"""

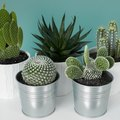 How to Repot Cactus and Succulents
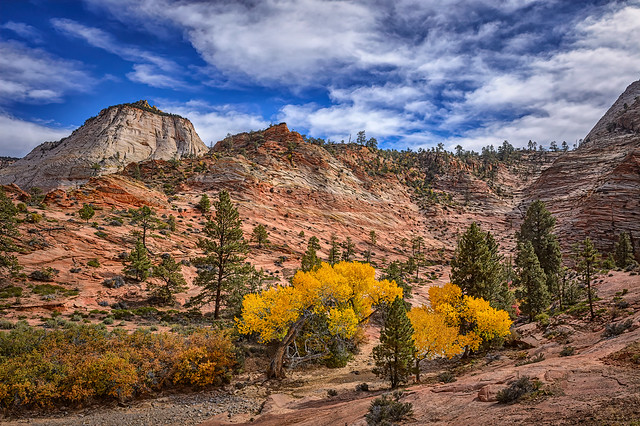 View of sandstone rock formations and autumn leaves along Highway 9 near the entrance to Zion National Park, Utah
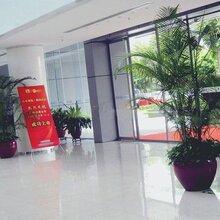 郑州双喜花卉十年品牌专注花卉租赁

"""
"""

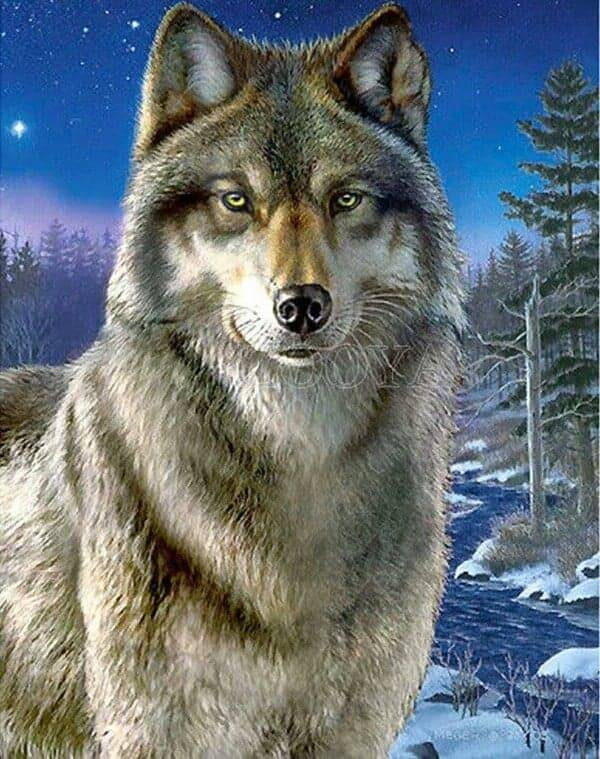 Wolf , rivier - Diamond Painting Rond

"""
"""

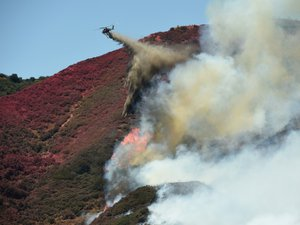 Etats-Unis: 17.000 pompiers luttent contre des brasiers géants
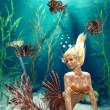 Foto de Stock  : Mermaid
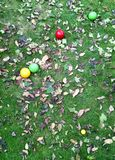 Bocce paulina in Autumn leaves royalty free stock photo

"""

In the listing above, find the line with "View of sandstone" and the line with "郑州双喜花卉十年品牌专注花卉租赁". Transcribe those two and everything between, exactly, leaving out pictures.

(RESPONSE TO THE TASK)
 View of sandstone rock formations and autumn leaves along Highway 9 near the entrance to Zion National Park, Utah
 郑州双喜花卉十年品牌专注花卉租赁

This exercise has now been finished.